■ GIVEN INSTRUCTION ■
Could you reproduce in full the lines starting at the one containing "Which one of" and ending at the one containing "What is the magnitude", offsetting every number in the answers (pixel coordinates and distance values) by -90?

------ GIVEN DATA ------

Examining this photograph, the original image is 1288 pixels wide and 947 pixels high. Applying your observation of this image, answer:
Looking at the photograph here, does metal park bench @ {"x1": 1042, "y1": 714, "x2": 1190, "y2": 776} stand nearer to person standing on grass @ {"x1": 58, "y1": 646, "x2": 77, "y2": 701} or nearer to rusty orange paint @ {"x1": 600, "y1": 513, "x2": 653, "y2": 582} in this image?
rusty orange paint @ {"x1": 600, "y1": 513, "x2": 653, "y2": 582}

------
------ GIVEN DATA ------

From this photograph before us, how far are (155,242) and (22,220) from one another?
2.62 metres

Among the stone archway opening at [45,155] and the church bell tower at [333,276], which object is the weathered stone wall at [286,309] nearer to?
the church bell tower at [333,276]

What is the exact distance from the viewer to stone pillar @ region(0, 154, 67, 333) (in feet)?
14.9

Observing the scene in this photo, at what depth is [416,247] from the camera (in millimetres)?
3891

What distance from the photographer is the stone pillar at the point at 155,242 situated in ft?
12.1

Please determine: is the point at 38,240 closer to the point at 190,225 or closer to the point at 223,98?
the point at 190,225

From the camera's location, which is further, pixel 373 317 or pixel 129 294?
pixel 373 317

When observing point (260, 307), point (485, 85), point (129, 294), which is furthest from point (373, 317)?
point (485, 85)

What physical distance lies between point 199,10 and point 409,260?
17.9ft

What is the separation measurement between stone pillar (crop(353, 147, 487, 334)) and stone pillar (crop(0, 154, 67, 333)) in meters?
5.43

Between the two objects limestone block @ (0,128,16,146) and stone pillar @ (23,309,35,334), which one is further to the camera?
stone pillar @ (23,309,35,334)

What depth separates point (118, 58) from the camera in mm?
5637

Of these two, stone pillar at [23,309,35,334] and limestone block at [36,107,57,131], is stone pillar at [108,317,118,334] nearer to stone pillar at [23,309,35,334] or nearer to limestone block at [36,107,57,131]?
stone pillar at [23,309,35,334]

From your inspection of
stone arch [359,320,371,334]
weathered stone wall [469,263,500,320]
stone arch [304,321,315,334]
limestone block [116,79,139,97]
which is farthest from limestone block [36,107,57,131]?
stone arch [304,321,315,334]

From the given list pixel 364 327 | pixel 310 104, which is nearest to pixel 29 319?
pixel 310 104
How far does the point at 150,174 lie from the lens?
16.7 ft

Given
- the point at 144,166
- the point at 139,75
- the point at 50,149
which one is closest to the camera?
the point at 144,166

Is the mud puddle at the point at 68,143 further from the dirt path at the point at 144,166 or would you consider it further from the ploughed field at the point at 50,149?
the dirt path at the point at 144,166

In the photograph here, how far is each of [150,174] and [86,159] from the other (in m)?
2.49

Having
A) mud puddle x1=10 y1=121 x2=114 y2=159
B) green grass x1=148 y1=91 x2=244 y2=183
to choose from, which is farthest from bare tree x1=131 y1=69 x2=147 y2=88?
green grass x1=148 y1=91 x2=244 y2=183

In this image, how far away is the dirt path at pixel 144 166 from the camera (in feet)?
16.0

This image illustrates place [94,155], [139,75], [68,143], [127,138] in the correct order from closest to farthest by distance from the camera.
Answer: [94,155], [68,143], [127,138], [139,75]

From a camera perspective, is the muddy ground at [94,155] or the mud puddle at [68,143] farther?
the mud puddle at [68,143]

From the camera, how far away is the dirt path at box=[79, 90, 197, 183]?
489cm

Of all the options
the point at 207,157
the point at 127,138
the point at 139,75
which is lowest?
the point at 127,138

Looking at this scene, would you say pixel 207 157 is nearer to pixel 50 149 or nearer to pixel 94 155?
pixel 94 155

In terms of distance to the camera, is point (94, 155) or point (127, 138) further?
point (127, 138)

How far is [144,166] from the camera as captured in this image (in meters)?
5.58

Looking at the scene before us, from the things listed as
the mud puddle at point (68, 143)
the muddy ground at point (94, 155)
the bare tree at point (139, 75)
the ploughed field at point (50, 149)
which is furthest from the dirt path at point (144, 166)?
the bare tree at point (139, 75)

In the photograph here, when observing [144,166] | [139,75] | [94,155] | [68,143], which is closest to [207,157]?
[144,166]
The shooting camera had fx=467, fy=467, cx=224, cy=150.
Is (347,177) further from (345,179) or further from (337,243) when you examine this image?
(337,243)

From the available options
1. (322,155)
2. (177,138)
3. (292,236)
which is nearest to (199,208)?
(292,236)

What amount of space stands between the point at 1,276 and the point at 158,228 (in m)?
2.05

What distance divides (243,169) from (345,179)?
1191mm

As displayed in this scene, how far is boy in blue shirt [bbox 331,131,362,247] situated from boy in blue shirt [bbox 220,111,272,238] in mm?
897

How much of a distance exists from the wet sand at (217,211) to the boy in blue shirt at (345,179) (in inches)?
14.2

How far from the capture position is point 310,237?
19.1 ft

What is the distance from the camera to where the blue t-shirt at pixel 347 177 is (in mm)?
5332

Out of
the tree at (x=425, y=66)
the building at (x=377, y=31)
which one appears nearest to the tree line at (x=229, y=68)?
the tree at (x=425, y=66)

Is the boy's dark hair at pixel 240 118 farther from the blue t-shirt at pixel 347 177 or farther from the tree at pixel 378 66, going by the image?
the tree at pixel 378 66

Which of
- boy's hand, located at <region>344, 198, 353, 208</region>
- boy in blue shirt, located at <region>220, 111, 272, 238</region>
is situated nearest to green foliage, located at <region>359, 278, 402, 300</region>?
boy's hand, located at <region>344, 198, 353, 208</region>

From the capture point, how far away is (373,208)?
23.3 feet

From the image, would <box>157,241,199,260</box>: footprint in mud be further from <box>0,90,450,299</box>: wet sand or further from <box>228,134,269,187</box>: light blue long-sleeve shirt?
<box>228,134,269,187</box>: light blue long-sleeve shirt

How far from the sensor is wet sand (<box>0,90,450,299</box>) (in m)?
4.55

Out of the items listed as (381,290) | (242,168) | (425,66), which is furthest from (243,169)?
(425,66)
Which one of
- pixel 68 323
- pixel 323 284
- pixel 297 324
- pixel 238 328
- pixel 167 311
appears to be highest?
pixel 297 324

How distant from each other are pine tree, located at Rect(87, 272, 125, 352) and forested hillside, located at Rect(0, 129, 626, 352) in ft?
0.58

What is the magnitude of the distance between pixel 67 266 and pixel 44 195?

------

■ RESPONSE TO THE EXERCISE ■
Which one of
- pixel 68 323
- pixel 323 284
- pixel 297 324
- pixel 238 328
- pixel 167 311
appears to be highest?
pixel 207 234

How distant from each other are pine tree, located at Rect(87, 272, 125, 352) and forested hillside, located at Rect(0, 129, 626, 352) in ft?
-89.42

What is the magnitude of the distance between pixel 67 266 and pixel 44 195?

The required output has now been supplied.